Sunday, March 4, 2012

Response to Ettelbrick


The Ettelbrick article and the same sex marriage FAQs offered differing opinions on the issue of same sex marriages.  The FAQs were mostly written in the typical same sex rhetoric that crops up in the news or media, and was not very new to me.  While reading through it, it is easy to understand why those who have same sex partners are upset about the lack of equality surrounding marriage.  There are far more rights not afforded to those in same sex partnerships than those who live in the typical heterosexual marriage.  Regarding the differences between a civil union and a marriage, the article was very clear that there really is no way that they are comparable.  The FAQs point to more than 1000 federal benefits and protections offered to those in a legal marriage that makes it outstandingly obvious that a civil union is not enough.  However, I was very surprised by Ettelbrick’s article, although I can understand her point.  She argues that even if the laws regarding same sex marriage were changed overnight, it wouldn’t drastically help out those who are pursuing equal rights.  Her thought is that if gay and lesbian partners are granted legal marriage, then they will lose momentum and their fight for rights will have been in vain.  Ettelbrick is vehemently against assimilation into the culture of those in heterosexual partnerships.  She believes there is a “gay identity and culture” that would be violated and destroyed upon the change allowing same sex marriage (Ettelbrick, 306).
            While I understand where Ettelbrick is coming from, I don’t think that her argument is right.  She recognizes that there are certain gains that would come from the recognition of same sex marriages, but she doesn’t think that they are worth the change due to the detriment it will do to the same sex movement.  In my opinion, the change to allowing same sex marriage would act as a stepping stone to greater rights, not the end of the movement, as she claims.  Ettelbrick also believes that the system needs to change, to not make marriage so powerful in the wording of laws, the granting of insurance, or any other distinction based on legal partnerships.  In her mind, the real issue is that marriage has too much influence on society.  She believes that acceptance of same sex couples will never be complete until they can change society so that the traditional sense of marriage is no longer.  I disagree with Ettelbrick on this point.  I think it is important to have marriage be a powerful institution in our country.  It provides stability, which is extremely beneficial to the raising of children, while also helping preserve the familial unit, which I view as important.  I think she should consider the ability for same sex marriages to occur as a first step on a path to more rights, rather than a pothole on that same path.  While I don’t know for sure, I would have to think that she must be in the minority with her viewpoint.

1 comment:

  1. I agree with Stuart that Ettelbrick fails to see some of values same sex marriages could offer to couples.

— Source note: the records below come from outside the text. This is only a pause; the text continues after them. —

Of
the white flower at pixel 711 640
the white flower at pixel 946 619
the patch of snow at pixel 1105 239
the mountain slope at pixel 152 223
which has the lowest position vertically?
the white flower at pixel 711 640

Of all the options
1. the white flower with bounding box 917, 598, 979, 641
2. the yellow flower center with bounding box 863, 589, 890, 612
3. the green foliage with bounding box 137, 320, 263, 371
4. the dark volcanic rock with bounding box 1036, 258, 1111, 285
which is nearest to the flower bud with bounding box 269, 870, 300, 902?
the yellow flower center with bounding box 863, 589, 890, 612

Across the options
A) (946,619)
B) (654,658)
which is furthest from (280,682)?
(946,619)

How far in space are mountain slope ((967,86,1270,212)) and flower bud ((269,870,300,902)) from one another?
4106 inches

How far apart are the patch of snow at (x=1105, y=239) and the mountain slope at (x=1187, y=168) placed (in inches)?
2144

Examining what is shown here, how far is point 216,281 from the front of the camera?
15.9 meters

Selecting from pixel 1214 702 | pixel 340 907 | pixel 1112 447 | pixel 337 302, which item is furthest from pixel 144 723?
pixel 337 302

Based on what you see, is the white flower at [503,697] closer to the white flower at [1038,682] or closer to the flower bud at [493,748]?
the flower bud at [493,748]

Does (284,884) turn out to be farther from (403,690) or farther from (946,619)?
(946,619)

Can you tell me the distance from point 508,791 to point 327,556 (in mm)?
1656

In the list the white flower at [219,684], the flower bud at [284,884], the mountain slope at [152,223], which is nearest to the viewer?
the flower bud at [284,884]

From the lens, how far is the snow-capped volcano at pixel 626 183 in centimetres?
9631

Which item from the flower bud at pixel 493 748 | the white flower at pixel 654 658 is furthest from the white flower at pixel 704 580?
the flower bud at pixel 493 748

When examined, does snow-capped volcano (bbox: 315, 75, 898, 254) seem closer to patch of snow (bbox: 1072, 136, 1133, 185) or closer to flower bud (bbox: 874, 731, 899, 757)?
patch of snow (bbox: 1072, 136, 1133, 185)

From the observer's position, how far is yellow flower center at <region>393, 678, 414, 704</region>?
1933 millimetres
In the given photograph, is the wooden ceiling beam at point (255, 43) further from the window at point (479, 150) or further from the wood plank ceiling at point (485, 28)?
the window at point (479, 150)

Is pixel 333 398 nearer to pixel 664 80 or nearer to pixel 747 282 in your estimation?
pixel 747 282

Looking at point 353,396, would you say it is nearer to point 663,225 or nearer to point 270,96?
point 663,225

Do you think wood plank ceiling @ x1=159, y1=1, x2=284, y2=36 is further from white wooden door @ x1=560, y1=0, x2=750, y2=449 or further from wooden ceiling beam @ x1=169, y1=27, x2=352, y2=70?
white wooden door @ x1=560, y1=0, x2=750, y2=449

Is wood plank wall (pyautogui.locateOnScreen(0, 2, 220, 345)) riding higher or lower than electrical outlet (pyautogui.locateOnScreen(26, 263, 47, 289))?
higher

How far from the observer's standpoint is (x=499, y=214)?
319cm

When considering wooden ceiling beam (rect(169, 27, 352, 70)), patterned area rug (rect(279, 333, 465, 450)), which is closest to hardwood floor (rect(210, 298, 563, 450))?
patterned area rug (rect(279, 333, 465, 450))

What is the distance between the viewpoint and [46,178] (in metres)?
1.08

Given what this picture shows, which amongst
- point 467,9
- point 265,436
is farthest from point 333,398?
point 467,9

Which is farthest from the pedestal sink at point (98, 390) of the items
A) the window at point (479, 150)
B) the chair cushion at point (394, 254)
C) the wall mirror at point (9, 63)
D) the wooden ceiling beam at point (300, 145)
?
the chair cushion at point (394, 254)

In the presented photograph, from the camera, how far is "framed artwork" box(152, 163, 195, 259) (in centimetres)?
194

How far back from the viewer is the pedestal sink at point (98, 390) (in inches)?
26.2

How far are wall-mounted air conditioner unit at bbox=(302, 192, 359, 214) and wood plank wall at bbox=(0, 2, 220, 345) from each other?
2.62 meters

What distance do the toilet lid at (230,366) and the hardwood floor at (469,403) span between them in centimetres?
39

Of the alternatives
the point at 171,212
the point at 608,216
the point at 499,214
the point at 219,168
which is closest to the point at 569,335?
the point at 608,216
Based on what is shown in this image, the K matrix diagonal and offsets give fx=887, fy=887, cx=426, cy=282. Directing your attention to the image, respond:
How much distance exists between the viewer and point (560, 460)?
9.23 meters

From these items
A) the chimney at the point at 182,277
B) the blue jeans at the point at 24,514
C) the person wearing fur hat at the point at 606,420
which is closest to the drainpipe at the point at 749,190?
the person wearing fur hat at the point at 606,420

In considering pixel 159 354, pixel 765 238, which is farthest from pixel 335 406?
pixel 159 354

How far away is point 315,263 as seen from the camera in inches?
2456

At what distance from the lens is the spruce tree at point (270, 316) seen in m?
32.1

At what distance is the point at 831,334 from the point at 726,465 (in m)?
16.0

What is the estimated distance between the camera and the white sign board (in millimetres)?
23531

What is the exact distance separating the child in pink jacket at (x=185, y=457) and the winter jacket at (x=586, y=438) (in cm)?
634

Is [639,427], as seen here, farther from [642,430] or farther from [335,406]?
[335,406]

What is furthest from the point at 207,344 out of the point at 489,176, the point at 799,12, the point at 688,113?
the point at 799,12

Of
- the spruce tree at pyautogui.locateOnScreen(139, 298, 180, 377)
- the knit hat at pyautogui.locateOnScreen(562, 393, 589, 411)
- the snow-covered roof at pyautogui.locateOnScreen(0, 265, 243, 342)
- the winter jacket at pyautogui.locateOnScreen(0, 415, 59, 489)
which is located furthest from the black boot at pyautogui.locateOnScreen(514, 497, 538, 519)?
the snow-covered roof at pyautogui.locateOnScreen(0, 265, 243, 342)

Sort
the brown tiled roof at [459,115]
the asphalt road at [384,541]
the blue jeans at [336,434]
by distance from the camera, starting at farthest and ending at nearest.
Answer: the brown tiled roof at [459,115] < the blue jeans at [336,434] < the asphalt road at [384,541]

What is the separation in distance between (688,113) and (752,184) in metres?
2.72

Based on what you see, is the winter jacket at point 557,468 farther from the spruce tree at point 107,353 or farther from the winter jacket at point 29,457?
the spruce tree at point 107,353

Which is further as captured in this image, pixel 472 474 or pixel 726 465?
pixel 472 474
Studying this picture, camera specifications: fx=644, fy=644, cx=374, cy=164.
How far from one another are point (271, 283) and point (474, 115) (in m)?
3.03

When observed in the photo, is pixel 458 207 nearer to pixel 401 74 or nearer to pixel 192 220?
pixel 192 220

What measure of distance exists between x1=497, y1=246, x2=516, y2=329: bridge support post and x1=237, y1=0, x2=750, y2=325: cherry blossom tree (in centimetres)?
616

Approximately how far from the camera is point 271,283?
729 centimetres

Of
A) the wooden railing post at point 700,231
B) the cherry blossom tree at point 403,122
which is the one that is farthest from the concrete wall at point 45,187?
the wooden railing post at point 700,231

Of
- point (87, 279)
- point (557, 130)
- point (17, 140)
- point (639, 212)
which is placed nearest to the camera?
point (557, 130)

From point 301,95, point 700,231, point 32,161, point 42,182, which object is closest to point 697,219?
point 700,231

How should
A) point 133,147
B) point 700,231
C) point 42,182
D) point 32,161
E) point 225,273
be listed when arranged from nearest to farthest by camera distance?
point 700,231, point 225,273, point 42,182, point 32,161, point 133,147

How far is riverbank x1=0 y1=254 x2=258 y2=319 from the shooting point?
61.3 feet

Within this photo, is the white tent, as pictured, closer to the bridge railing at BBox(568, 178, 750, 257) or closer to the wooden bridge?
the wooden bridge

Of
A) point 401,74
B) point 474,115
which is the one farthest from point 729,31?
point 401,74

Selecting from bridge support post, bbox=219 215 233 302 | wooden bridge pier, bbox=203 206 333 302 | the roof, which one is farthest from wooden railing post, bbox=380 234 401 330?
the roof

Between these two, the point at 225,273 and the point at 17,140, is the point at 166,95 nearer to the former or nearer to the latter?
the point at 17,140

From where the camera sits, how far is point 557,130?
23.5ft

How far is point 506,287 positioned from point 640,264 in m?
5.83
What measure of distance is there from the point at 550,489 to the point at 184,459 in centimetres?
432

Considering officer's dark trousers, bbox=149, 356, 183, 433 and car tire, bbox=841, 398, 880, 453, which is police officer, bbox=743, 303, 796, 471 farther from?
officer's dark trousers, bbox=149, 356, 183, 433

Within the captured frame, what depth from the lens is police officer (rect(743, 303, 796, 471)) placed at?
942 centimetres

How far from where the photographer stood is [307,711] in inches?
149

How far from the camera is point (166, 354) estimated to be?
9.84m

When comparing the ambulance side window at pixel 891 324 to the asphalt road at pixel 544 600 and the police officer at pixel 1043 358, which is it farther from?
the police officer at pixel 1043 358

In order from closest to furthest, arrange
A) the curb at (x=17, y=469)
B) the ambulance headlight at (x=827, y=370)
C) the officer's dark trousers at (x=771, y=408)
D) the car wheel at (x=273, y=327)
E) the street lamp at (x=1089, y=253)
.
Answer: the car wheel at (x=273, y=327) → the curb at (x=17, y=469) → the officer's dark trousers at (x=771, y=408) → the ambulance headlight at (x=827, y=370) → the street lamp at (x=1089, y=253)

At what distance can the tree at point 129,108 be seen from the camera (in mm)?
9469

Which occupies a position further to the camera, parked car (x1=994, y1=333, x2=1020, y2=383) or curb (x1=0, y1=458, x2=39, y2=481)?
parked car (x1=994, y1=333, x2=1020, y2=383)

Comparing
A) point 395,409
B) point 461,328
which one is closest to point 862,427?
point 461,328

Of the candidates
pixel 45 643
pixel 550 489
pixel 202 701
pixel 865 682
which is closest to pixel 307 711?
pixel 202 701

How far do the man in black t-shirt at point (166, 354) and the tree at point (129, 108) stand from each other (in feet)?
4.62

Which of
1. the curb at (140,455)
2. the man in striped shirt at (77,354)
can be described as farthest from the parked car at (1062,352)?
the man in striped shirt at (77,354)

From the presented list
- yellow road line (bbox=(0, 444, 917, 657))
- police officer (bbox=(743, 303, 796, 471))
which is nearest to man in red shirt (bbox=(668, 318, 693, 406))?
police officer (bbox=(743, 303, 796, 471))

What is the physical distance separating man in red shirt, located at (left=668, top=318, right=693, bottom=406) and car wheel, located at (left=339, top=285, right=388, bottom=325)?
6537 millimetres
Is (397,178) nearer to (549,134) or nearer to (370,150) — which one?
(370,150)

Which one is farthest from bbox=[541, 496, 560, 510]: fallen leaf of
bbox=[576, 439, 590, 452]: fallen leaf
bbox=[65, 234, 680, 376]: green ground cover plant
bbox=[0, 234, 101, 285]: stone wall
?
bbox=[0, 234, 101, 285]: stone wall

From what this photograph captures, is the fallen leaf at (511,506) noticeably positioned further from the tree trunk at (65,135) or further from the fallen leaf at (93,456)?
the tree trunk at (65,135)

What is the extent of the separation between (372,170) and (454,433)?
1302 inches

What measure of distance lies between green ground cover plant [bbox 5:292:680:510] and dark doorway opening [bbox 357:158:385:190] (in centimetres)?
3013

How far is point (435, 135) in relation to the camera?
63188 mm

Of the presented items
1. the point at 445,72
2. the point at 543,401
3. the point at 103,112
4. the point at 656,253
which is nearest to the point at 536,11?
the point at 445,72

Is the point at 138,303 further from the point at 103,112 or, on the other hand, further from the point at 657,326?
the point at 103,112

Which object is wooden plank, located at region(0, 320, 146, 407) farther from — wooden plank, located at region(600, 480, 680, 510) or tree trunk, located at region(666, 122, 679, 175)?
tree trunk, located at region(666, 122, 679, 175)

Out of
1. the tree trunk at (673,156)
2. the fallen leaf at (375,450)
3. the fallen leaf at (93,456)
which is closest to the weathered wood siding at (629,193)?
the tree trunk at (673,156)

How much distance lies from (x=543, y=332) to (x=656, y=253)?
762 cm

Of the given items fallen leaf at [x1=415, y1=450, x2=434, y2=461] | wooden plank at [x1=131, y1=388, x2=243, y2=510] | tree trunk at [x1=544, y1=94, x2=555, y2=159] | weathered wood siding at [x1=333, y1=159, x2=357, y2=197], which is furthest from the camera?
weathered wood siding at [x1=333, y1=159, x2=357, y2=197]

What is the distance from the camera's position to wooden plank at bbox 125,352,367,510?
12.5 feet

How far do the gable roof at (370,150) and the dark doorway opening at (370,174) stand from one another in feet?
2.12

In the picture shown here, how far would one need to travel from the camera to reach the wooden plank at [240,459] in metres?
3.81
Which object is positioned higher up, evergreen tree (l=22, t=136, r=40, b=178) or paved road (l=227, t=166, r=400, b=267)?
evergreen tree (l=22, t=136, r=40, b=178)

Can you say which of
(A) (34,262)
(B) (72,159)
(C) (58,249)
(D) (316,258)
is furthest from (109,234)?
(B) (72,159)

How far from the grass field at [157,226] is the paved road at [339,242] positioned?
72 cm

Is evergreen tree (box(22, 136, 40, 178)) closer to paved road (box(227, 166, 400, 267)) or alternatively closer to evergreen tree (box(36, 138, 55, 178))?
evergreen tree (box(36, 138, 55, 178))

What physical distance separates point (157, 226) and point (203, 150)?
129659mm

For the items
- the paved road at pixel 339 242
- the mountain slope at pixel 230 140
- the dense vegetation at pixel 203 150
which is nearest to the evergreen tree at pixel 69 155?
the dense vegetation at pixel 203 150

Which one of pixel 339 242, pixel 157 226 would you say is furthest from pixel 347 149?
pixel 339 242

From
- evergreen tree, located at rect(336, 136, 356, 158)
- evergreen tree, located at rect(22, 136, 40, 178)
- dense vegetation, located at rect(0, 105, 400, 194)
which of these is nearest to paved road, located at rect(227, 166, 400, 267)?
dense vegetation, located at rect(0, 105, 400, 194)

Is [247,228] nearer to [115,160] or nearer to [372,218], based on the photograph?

However, I do believe that there are certain institutional structures around marriage that will always be patriarchal, thus undermining the power of same sex marriages. I believe that this is why Ettelbrick sees marriage as an inherent problem to liberation and possibly the reason we cannot solely look to marriage to answer problems surrounding gay and lesbian communities. Ettelbrick is a bit extreme when it comes to discussing the values of marriage, but she does make a good argument as to why we need to think more broadly about how our society can move forward towards a path of liberation.